Stags’ Leap Winery

There are a number of reasons to enjoy a wine tasting visit to Stags’ Leap Winery (https://www.stagsleap.com/): history, architecture, vistas, beauty and of course the wines.  The tasting “room” is actually a house, more of a mansion that has been lovingly restored to its condition around the turn of the previous century.  It has been the home of rich people, a resort hotel, a speakeasy, a home to squatters and, finally, a commercial winery.

You learn all the details and get to see much of the building as a part of what they call a Manor House Experience.  You can also taste the wines without the tour, but we highly recommend being shown around.  As you enter the property, you pass through an arcade of trees and see vineyards that date to the 1880’s.  You climb a hill to the parking lot and view across the estate, with more vineyards below.  You will notice magnificent gardens everywhere around you and then you’ll see this Victorian mansion, made of stone with a grand veranda running along one side.
When you step inside, the room you enter is resplendent of early 20th century design, somewhere between Gatsby and your (rich) grandmother.  The chandelier made of stags’ horns certainly catches the eye, as do all the burnished wood accoutrements.  You don’t have to whisper, but you do feel as though you ought to.

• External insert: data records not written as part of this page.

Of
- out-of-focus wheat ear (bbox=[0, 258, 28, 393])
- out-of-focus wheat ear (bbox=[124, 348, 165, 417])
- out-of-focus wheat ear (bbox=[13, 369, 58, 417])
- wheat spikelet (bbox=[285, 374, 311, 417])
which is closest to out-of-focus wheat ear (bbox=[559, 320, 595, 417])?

A tour guide takes you through the house, outbuildings and gardens, offering tastings of Stags’ Leaps’ lighter wines as you go.  You wind up in an equally impressive dining room with the crest of the winery in stained glass.  Here you sit and are served their more well-known wines.  Since this is Napa Valley they serve a Cabernet Sauvignon, but interestingly, this is not Stag Leaps’ flagship wine.  They are best known for Petite Sirah, both in the more widely known white label with a leaping stag and their black label premium bottling.  It is the latter, more interesting wine that they serve on the tour.

The overall impression you get from a visit to Stags’ Leap is of old-money luxury.  In fact you learn during the tour that there was once a lot of money but it ran out and was only restored to its former glory in the 1980’s.  It has been kept up by the current owner, Treasury Wine Cellars.  What you see is gracious, as are the guides, and the wines project a full-bodied savor that may not be quite as fashionable as it once was but echoes what Napa Valley has always been.  In fact, that may be said about the visit as a whole.

We cannot fail to relate the history of the apostrophe.  The AVA is Stags Leap, with no apostrophe at all.  It merely says that stags do leap.  Down the road is Stag’s Leap Wine Cellars (a leap by one stag).  This winery is Stags’ Leap (the leap of many stags).  Is that clear?  Actually, no it isn’t and it was the subject of lawsuits for quite a few years.  The guide tells the story with a little chuckle, but it’s clear that there are still some bruises felt after all this time.